De quoi les hommes remplissent-ils leur vie? C’est long, une journée, même pour ceux qui sont dans de grandes charges. Plus long encore pour les artistes que l’Esprit ne visite pas à chaque instant. Il n’empêche que tout le monde semble très occupé. On ne voit jamais ses amis… “Cher ami, la vie passe et l’on ne se voit pas…” On ne se voit pas parce qu’on n’a aucune envie de se voir.
Voilà, entre les amis de notre jeunesse et ceux de notre âge mûr, la différence: à vingt ans, aimer quelqu’un c’est d’abord se confier à lui; à cinquante ans, trop souvent ce n’est plus que déjeuner quelquefois au restaurant avec un garçon qui a recours à notre obligeance ou dont nous attendons nous-même un service. Et ce n’est pas assez dire que la confiance ne règne plus.
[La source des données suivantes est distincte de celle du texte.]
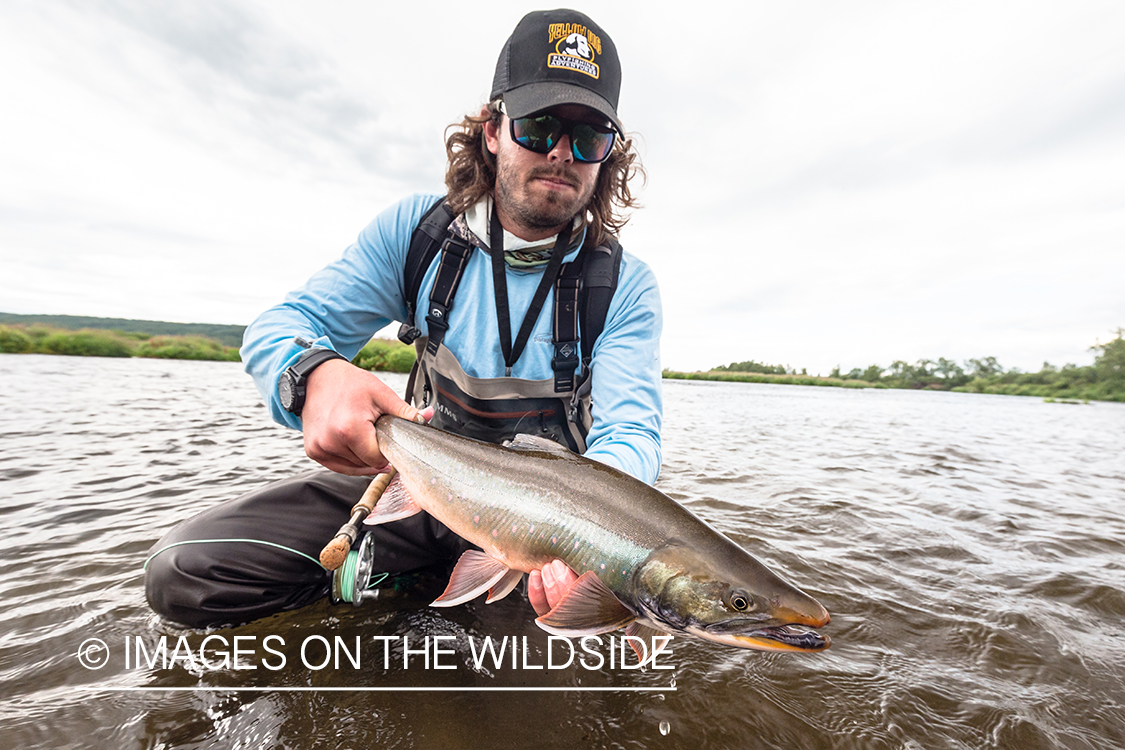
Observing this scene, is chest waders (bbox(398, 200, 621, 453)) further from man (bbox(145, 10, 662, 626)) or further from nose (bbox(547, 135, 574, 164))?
nose (bbox(547, 135, 574, 164))

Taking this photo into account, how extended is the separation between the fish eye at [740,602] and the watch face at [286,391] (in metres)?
1.95

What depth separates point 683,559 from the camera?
1623mm

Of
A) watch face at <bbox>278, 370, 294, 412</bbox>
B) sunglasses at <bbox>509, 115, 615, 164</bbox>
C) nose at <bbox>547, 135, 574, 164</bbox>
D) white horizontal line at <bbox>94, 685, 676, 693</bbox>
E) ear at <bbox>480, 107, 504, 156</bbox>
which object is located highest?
ear at <bbox>480, 107, 504, 156</bbox>

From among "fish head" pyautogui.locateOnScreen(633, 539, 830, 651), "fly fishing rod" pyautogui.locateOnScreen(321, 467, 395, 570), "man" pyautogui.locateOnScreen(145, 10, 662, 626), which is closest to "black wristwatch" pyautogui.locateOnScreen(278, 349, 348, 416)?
"man" pyautogui.locateOnScreen(145, 10, 662, 626)

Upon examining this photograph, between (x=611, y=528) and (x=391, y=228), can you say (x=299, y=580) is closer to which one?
(x=611, y=528)

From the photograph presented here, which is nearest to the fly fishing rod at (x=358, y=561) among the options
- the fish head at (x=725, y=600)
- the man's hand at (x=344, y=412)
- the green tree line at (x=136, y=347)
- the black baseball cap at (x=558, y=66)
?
the man's hand at (x=344, y=412)

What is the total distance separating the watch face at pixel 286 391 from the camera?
213 cm

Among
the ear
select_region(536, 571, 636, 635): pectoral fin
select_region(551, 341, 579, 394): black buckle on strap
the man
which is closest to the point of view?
select_region(536, 571, 636, 635): pectoral fin

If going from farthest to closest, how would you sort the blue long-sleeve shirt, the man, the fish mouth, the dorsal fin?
the blue long-sleeve shirt
the man
the dorsal fin
the fish mouth

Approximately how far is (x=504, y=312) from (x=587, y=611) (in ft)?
6.09

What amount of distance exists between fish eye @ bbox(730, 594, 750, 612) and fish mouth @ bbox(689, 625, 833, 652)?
0.07 m

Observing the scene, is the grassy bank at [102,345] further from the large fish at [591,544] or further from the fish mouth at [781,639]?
the fish mouth at [781,639]

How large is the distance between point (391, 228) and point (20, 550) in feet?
11.4

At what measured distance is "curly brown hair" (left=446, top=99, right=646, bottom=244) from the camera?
325cm
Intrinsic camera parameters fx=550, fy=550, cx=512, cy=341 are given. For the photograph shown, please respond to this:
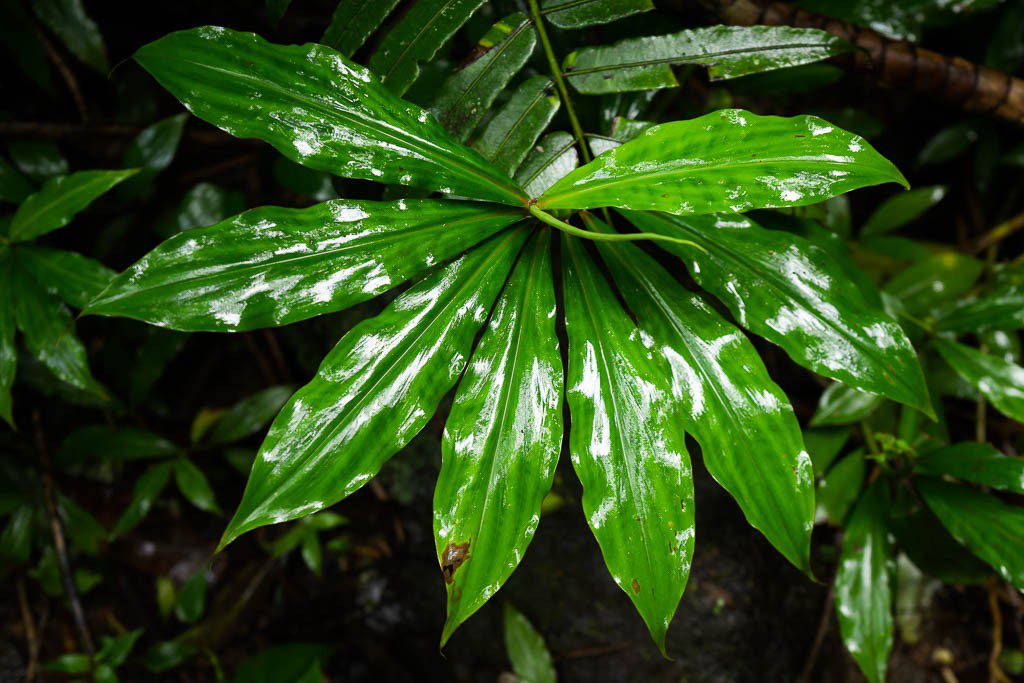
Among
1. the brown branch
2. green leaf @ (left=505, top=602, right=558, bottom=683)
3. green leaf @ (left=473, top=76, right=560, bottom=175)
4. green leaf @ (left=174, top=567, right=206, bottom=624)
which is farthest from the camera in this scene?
green leaf @ (left=174, top=567, right=206, bottom=624)

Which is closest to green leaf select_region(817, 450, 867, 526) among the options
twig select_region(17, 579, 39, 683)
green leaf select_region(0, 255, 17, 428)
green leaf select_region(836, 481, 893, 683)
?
green leaf select_region(836, 481, 893, 683)

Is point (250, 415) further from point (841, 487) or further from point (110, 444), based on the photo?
point (841, 487)

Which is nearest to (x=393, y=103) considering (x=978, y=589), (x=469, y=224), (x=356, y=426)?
(x=469, y=224)

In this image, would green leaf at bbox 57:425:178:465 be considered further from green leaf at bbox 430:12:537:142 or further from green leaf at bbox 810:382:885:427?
green leaf at bbox 810:382:885:427

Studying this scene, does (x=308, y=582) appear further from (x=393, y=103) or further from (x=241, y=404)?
(x=393, y=103)

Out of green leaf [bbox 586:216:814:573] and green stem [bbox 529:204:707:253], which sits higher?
green stem [bbox 529:204:707:253]

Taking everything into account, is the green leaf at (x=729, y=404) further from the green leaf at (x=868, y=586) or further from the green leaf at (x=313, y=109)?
the green leaf at (x=868, y=586)
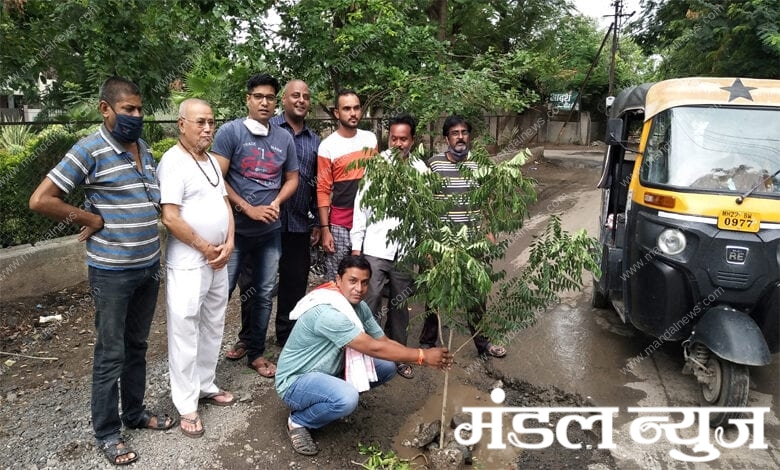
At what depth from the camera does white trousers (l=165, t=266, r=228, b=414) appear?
119 inches

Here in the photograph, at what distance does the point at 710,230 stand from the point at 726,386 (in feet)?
A: 3.22

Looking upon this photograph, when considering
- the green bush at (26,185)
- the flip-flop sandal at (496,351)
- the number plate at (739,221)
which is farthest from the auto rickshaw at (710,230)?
the green bush at (26,185)

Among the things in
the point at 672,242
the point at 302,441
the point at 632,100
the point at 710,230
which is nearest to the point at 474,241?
the point at 302,441

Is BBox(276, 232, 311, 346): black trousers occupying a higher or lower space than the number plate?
lower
L’ami regarde sa montre, s’écrie: “Déjà deux heures! Je me sauve…” Où va-t-il? Où vont les gens? De quoi est faite l’étoffe de leur destin? Même les plus familiers, qui tout à coup, le soir, en habit, avec une fleur et avec un mystère, émergent du mystère de leur vie cachée, que savons-nous d’eux? Sur leurs visages usés s’enchevêtrent en vain les signes d’un langage terrible que nous ne déchiffrerons pas. Il faudrait qu’un disque mystérieux ait à leur insu enregistré toutes leurs paroles depuis le matin, qu’un film ait fixé tous leurs gestes… C’est un des aspects les plus terrifiants de Dieu: cette plaque sensible où tout se fixe pour l’éternité.
Ce ne sont pas les grandes charges qui prennent du temps, ni même les grandes œuvres, ce sont les passions. Otez d’une vie les passions de l’amour ou celles de la sainteté, vous serez effrayé du peu qui reste. Il suffirait de dire: “Otez l’amour…” Qu’il s’agisse de Dieu ou des créatures…
Et sans doute on est très occupé: il est entendu qu’un médecin, un chirurgien, un avocat ne savent où donner de la tête. Mais ce qui d’eux-mêmes se dépense, ce qui s’agite, ne touche pas à leur être profond. Cet homme derrière un bureau, qui vous écoute, et qui vous écoute avec conscience en prenant des notes, c’est l’avocat, le médecin, ce n’est pas lui-même: ce n’est pas l’être qui tout à l’heure, dans une chambre inconnue, restera debout contre la porte à guetter le bruit de l’ascenseur… ou celui qui se glissera dans une église noire pour y demeurer en silence jusqu’à ce que l’on ferme les portes.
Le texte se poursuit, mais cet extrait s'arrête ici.